[Start of PAGE EXTRACT]

The Crimea were a British indie band, based in Camden, London. The band were featured in John Peel's Festive Fifty, ranking higher than bands such as the White Stripes and all eleven of the initial album demos were played on his show. The Guardian has described the Crimea's songs as "mini-epics" that reduce frontman Davey MacManus to "spasms of jerking anguish". On 2 July 2013, they announced via their official Twitter account that they were calling time on their 11-years as a band and that their gig at the Jazz Café in London on 30 July 2013 would be their last.

History 
In 1998, the Crocketts signed to UK label V2 and released two albums. However, in late 2001, the band were dropped from the label's roster as part of a 'rationalisation' plan. Following this setback, Davey MacManus and Owen Hopkin formed the Crimea.

Their song "Lottery Winners on Acid" was played frequently by John Peel in 2002. They recorded a Peel session on 16 January 2003.

The Crimea were signed to Warner Bros Records following a showcase at the 2004 SXSW Festival in Texas. Their debut album, Tragedy Rocks, was released in 2005, with the first single from the album, "Lottery Winners on Acid", released on 9 January 2006; it entered the UK Singles Chart at No. 31 and became the first of three singles to appear as Single of the Week on what was then the show hosted by both Colin Murray and Edith Bowman on BBC Radio 1.  In support of the Crimea's second single, "White Russian Galaxy", the band then performed on Top of the Pops.

[End of PAGE EXTRACT]

§ WRITTEN PROBLEM: Continue the account of the Crimea band from the last sentence shown, carrying its history forward in the same plain encyclopedic style.

[Start of PROVIDED RECORDS]

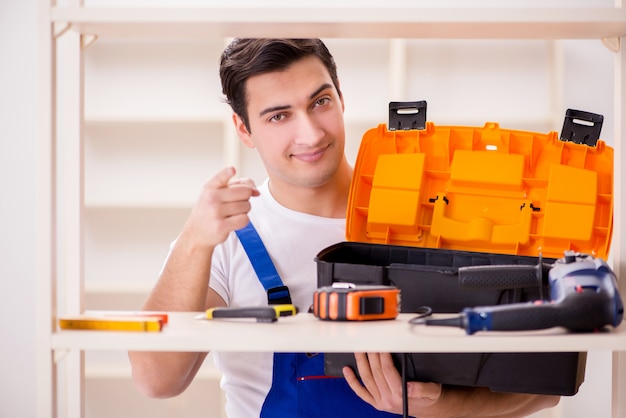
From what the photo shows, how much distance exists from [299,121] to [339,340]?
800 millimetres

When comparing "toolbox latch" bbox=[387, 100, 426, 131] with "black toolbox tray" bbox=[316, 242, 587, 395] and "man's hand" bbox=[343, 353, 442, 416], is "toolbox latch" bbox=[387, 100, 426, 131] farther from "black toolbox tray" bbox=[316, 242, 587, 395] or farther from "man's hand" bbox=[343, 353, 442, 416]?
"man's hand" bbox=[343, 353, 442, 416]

[End of PROVIDED RECORDS]
[Start of PROVIDED RECORDS]

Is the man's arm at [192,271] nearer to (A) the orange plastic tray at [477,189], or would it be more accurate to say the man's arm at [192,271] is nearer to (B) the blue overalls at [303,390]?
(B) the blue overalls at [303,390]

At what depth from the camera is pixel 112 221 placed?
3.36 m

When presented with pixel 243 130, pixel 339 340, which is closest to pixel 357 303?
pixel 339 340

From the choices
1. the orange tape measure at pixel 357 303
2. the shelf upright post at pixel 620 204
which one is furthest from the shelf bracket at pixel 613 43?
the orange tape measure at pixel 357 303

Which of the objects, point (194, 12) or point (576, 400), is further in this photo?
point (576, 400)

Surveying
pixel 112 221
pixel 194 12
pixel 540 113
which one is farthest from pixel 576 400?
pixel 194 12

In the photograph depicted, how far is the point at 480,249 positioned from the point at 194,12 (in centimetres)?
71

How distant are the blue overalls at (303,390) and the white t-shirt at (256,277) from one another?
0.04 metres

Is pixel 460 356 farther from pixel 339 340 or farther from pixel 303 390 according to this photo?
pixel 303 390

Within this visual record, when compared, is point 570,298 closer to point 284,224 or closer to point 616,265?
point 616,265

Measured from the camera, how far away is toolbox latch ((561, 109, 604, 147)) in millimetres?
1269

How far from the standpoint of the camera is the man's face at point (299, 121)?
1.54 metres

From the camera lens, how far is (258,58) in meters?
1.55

[End of PROVIDED RECORDS]

§ FINAL ANSWER:
Due to poor album sales Warner Bros dropped the Crimea in late 2006. The band continued to write new material and in April 2007 released Secrets of the Witching Hour as a free download from the band's website; a CD was also available, with artwork by Joe Udwin, the band's bassist, in collaboration with London-based, visual artist Tersha Willis. The band received a lot of support from Radio 1 DJ, Colin Murray, who gave the Crimea airtime on his nightly show by playing one track from the album each week and advocating downloading the album.  The band hoped to tour substantially off the back of the new record.

The Crimea have toured with artists including Regina Spektor, Billy Corgan, Kings of Leon, Travis, Primal Scream, Stereophonics and Ash. During December 2006, the band played three dates in support of Snow Patrol on their UK arena tour ending at Wembley Arena. In May they also supported Modest Mouse on their short UK tour. In late 2007, the band supported Stereophonics on their UK tour.

In early 2008, their single "Loop a Loop" featured in a television advert for Trident gum.

Davey MacManus is the brother of Radio 1 DJ Annie Mac, who appears as backing vocals on their two records.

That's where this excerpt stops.